++++ RECORDS SHOWN ++++

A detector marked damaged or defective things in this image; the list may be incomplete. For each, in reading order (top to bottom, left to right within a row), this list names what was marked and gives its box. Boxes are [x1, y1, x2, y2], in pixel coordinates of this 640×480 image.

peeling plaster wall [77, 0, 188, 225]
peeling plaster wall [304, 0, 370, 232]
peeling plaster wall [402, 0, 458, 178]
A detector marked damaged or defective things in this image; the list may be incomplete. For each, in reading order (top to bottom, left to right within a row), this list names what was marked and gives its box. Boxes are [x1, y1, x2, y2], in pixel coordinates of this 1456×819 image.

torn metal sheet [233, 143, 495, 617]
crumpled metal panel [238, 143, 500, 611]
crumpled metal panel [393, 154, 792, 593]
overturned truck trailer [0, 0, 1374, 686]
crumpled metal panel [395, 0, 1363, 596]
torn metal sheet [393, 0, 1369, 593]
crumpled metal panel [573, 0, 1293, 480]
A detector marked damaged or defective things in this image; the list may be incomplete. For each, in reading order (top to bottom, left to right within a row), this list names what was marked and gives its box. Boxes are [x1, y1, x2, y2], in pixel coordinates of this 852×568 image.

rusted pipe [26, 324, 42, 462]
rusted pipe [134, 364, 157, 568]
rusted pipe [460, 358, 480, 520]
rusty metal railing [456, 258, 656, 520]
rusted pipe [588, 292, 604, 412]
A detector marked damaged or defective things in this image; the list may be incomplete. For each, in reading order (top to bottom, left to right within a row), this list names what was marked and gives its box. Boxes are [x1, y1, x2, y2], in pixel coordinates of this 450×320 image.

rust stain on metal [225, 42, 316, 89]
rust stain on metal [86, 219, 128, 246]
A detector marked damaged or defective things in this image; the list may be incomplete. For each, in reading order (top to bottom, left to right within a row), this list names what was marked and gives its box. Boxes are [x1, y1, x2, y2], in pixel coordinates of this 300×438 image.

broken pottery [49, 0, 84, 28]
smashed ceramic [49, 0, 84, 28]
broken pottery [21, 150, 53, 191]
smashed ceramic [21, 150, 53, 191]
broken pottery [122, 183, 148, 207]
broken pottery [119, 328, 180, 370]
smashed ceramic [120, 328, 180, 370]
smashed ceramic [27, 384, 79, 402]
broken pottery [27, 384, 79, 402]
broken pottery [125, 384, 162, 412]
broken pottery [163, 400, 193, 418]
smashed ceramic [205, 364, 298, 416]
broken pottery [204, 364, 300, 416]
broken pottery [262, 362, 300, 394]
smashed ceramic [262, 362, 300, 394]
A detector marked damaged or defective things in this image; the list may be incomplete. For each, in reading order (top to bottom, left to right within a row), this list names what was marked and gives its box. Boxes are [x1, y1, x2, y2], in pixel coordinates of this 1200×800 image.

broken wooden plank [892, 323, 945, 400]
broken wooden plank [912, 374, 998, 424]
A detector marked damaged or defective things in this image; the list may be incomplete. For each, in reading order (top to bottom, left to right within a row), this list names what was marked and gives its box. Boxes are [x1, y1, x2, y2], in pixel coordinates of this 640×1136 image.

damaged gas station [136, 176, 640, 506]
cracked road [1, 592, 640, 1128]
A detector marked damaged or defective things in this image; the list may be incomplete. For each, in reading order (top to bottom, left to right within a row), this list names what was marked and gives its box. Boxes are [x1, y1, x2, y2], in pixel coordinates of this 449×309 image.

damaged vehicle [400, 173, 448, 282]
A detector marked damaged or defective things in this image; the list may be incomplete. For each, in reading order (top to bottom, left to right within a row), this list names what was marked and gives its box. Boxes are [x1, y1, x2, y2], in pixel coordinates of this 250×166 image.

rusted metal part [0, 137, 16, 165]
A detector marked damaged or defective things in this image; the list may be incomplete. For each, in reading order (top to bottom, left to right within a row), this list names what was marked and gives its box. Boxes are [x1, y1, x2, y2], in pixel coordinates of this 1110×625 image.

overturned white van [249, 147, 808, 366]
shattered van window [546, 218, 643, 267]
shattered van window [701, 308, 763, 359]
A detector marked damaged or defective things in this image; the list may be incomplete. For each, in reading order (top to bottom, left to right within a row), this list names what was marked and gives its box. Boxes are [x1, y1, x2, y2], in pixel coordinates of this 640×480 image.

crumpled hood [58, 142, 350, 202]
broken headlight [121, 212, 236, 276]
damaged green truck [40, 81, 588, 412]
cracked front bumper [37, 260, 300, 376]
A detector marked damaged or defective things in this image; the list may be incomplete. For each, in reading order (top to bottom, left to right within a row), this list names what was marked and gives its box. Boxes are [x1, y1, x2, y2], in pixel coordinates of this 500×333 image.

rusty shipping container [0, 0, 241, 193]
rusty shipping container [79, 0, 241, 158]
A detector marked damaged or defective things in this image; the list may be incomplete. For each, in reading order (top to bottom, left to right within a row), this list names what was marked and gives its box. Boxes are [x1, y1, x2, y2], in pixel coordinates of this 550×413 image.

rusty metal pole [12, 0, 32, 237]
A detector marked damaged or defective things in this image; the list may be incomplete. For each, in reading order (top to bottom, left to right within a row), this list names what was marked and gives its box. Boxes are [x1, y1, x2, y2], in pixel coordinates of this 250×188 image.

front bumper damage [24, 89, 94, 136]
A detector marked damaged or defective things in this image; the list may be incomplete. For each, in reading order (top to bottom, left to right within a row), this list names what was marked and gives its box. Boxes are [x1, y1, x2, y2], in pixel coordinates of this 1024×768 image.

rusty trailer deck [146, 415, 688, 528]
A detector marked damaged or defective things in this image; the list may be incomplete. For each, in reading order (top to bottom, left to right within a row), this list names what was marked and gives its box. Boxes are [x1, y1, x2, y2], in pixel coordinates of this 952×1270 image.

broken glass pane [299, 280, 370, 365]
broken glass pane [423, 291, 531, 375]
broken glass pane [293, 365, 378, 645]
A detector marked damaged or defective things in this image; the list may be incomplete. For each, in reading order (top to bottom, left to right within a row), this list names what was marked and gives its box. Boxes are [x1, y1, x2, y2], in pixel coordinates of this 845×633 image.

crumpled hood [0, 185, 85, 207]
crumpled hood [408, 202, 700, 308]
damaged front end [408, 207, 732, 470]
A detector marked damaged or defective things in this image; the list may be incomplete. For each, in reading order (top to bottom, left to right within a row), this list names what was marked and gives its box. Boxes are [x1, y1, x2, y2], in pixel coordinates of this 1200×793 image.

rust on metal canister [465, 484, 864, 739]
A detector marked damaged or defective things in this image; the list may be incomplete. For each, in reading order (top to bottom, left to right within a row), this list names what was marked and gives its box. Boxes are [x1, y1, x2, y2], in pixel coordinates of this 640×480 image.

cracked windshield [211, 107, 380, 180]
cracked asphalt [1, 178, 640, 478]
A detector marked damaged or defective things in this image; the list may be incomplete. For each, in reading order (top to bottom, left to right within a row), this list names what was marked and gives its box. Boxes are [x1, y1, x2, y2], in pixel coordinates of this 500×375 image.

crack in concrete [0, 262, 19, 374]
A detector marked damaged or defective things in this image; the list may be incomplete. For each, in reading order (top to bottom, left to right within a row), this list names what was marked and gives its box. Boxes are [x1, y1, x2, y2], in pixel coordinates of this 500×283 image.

++++

§ **WHAT YOU SHOULD DO**
Each line of the data is to be restated exactly.

§ **RESPONSE AREA**
A detector marked damaged or defective things in this image; the list may be incomplete. For each, in reading order (top to bottom, left to right within a row), this list names what was marked and gives its box. Boxes are [x1, y1, x2, y2], in pixel coordinates of this 640×480 image.

peeling plaster wall [77, 0, 188, 225]
peeling plaster wall [304, 0, 370, 232]
peeling plaster wall [402, 0, 458, 178]
A detector marked damaged or defective things in this image; the list may be incomplete. For each, in reading order (top to bottom, left to right within a row), this list names what was marked and gives its box. Boxes are [x1, y1, x2, y2], in pixel coordinates of this 1456×819 image.

torn metal sheet [233, 143, 495, 617]
crumpled metal panel [238, 143, 500, 611]
crumpled metal panel [393, 154, 792, 593]
overturned truck trailer [0, 0, 1374, 686]
crumpled metal panel [395, 0, 1363, 596]
torn metal sheet [393, 0, 1369, 593]
crumpled metal panel [573, 0, 1293, 480]
A detector marked damaged or defective things in this image; the list may be incomplete. For each, in reading order (top to bottom, left to right within a row), this list names what was marked and gives its box. Boxes are [x1, y1, x2, y2], in pixel coordinates of this 852×568 image.

rusted pipe [26, 324, 42, 462]
rusted pipe [134, 364, 157, 568]
rusted pipe [460, 358, 480, 520]
rusty metal railing [456, 258, 656, 520]
rusted pipe [588, 292, 604, 412]
A detector marked damaged or defective things in this image; the list may be incomplete. For each, in reading order (top to bottom, left to right within a row), this list names what was marked and gives its box. Boxes are [x1, y1, x2, y2], in pixel coordinates of this 450×320 image.

rust stain on metal [225, 42, 316, 89]
rust stain on metal [86, 219, 128, 246]
A detector marked damaged or defective things in this image; the list may be incomplete. For each, in reading order (top to bottom, left to right within a row), this list names what was marked and gives its box. Boxes are [x1, y1, x2, y2], in pixel coordinates of this 300×438 image.

broken pottery [49, 0, 84, 28]
smashed ceramic [49, 0, 84, 28]
broken pottery [21, 150, 53, 191]
smashed ceramic [21, 150, 53, 191]
broken pottery [122, 183, 148, 207]
broken pottery [119, 328, 180, 370]
smashed ceramic [120, 328, 180, 370]
smashed ceramic [27, 384, 79, 402]
broken pottery [27, 384, 79, 402]
broken pottery [125, 384, 162, 412]
broken pottery [163, 400, 193, 418]
smashed ceramic [205, 364, 298, 416]
broken pottery [204, 364, 300, 416]
broken pottery [262, 362, 300, 394]
smashed ceramic [262, 362, 300, 394]
A detector marked damaged or defective things in this image; the list may be incomplete. For each, in reading order (top to bottom, left to right within a row), this list names what was marked and gives its box. Boxes are [x1, y1, x2, y2], in pixel coordinates of this 1200×800 image.

broken wooden plank [892, 323, 945, 400]
broken wooden plank [912, 374, 998, 424]
A detector marked damaged or defective things in this image; the list may be incomplete. For each, in reading order (top to bottom, left to right within a row), this list names what was marked and gives its box. Boxes are [x1, y1, x2, y2], in pixel coordinates of this 640×1136 image.

damaged gas station [136, 176, 640, 506]
cracked road [1, 592, 640, 1128]
A detector marked damaged or defective things in this image; the list may be incomplete. For each, in reading order (top to bottom, left to right within a row), this list names what was marked and gives its box. Boxes are [x1, y1, x2, y2], in pixel coordinates of this 449×309 image.

damaged vehicle [400, 173, 448, 282]
A detector marked damaged or defective things in this image; the list may be incomplete. For each, in reading order (top to bottom, left to right within a row), this list names what was marked and gives its box. Boxes are [x1, y1, x2, y2], in pixel coordinates of this 250×166 image.

rusted metal part [0, 137, 16, 165]
A detector marked damaged or defective things in this image; the list may be incomplete. For each, in reading order (top to bottom, left to right within a row), this list names what was marked and gives its box. Boxes are [x1, y1, x2, y2], in pixel coordinates of this 1110×625 image.

overturned white van [249, 147, 808, 366]
shattered van window [546, 218, 643, 267]
shattered van window [701, 308, 763, 359]
A detector marked damaged or defective things in this image; the list may be incomplete. For each, in reading order (top to bottom, left to right within a row), this list names what was marked and gives its box. Boxes are [x1, y1, x2, y2], in pixel coordinates of this 640×480 image.

crumpled hood [58, 142, 350, 202]
broken headlight [121, 212, 236, 276]
damaged green truck [40, 81, 588, 412]
cracked front bumper [37, 260, 300, 376]
A detector marked damaged or defective things in this image; the list may be incomplete. For each, in reading order (top to bottom, left to right within a row), this list names what was marked and gives its box. Boxes are [x1, y1, x2, y2], in pixel coordinates of this 500×333 image.

rusty shipping container [0, 0, 241, 193]
rusty shipping container [79, 0, 241, 158]
A detector marked damaged or defective things in this image; the list may be incomplete. For each, in reading order (top to bottom, left to right within a row), this list names what was marked and gives its box. Boxes are [x1, y1, x2, y2], in pixel coordinates of this 550×413 image.

rusty metal pole [12, 0, 32, 237]
A detector marked damaged or defective things in this image; the list may be incomplete. For each, in reading order (top to bottom, left to right within a row), this list names what was marked and gives its box. Boxes are [x1, y1, x2, y2], in pixel coordinates of this 250×188 image.

front bumper damage [24, 89, 94, 136]
A detector marked damaged or defective things in this image; the list may be incomplete. For each, in reading order (top to bottom, left to right within a row), this list names what was marked and gives its box. Boxes are [x1, y1, x2, y2], in pixel coordinates of this 1024×768 image.

rusty trailer deck [146, 415, 688, 528]
A detector marked damaged or defective things in this image; the list may be incomplete. For each, in reading order (top to bottom, left to right within a row), this list names what was marked and gives its box. Boxes are [x1, y1, x2, y2], in pixel coordinates of this 952×1270 image.

broken glass pane [299, 280, 370, 365]
broken glass pane [423, 291, 531, 375]
broken glass pane [293, 365, 378, 645]
A detector marked damaged or defective things in this image; the list may be incomplete. For each, in reading order (top to bottom, left to right within a row), this list names what was marked and gives its box. Boxes are [x1, y1, x2, y2], in pixel coordinates of this 845×633 image.

crumpled hood [0, 185, 85, 207]
crumpled hood [408, 202, 700, 308]
damaged front end [408, 207, 732, 470]
A detector marked damaged or defective things in this image; the list may be incomplete. For each, in reading order (top to bottom, left to right within a row), this list names what was marked and gives its box. Boxes are [x1, y1, x2, y2], in pixel coordinates of this 1200×793 image.

rust on metal canister [465, 484, 864, 739]
A detector marked damaged or defective things in this image; the list may be incomplete. For each, in reading order (top to bottom, left to right within a row), this list names what was marked and gives its box. Boxes are [x1, y1, x2, y2], in pixel coordinates of this 640×480 image.

cracked windshield [211, 107, 380, 180]
cracked asphalt [1, 178, 640, 478]
A detector marked damaged or defective things in this image; the list may be incomplete. For each, in reading order (top to bottom, left to right within a row), this list names what was marked and gives its box. Boxes are [x1, y1, x2, y2], in pixel coordinates of this 500×375 image.

crack in concrete [0, 262, 19, 374]
A detector marked damaged or defective things in this image; the list may be incomplete. For each, in reading order (top to bottom, left to right within a row), this list names what was marked and gives its box. Boxes are [x1, y1, x2, y2], in pixel coordinates of this 500×283 image.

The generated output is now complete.